Réécrivez toutes les lignes du matériel ci-dessous en remplaçant « blanket » par « throw », sans rien changer d'autre. Laissez les images de côté dans votre réponse.
::: Données à traiter
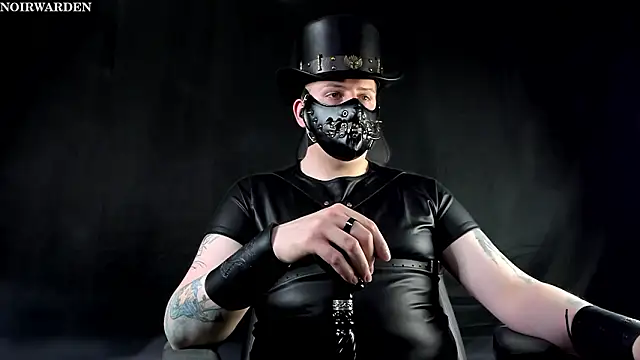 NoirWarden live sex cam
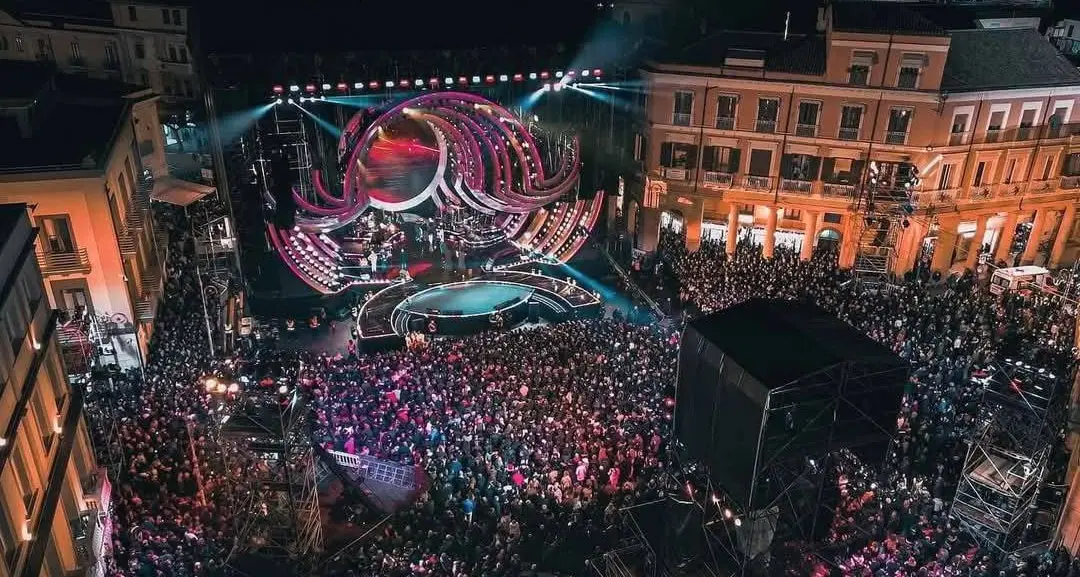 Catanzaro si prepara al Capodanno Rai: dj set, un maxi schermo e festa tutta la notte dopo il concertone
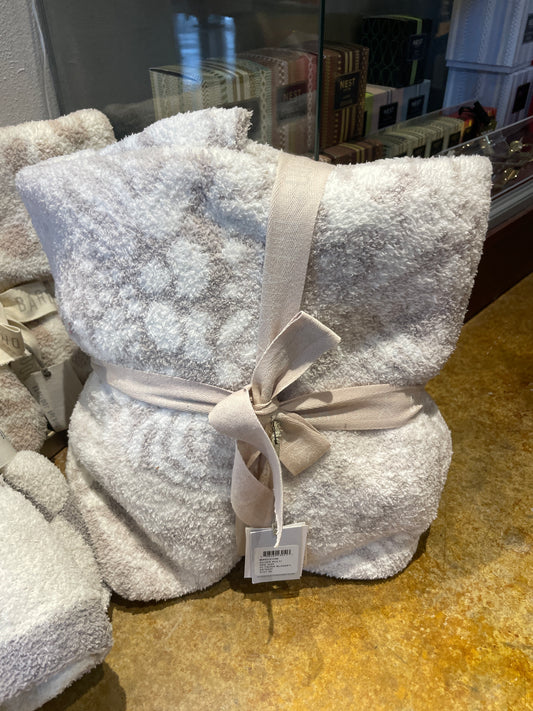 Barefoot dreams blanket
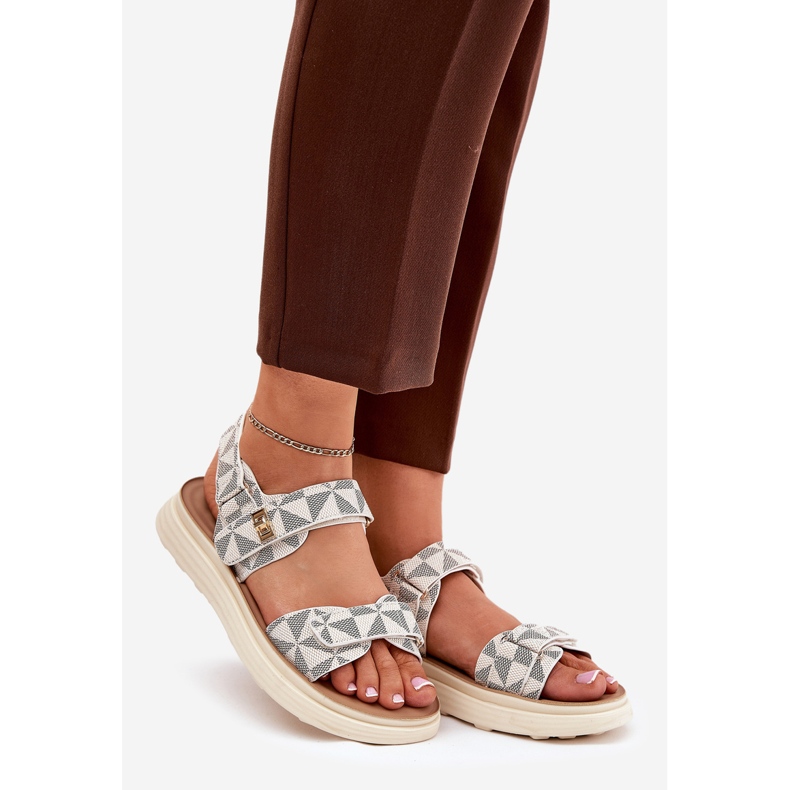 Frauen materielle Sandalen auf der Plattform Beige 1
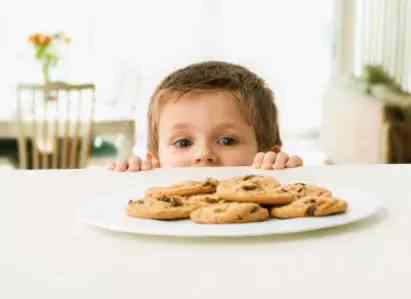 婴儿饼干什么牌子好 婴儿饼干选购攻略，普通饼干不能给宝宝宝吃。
::::::
> **Réponse rédigée**
 NoirWarden live sex cam
 Catanzaro si prepara al Capodanno Rai: dj set, un maxi schermo e festa tutta la notte dopo il concertone
 Barefoot dreams throw
 Frauen materielle Sandalen auf der Plattform Beige 1
 婴儿饼干什么牌子好 婴儿饼干选购攻略，普通饼干不能给宝宝宝吃。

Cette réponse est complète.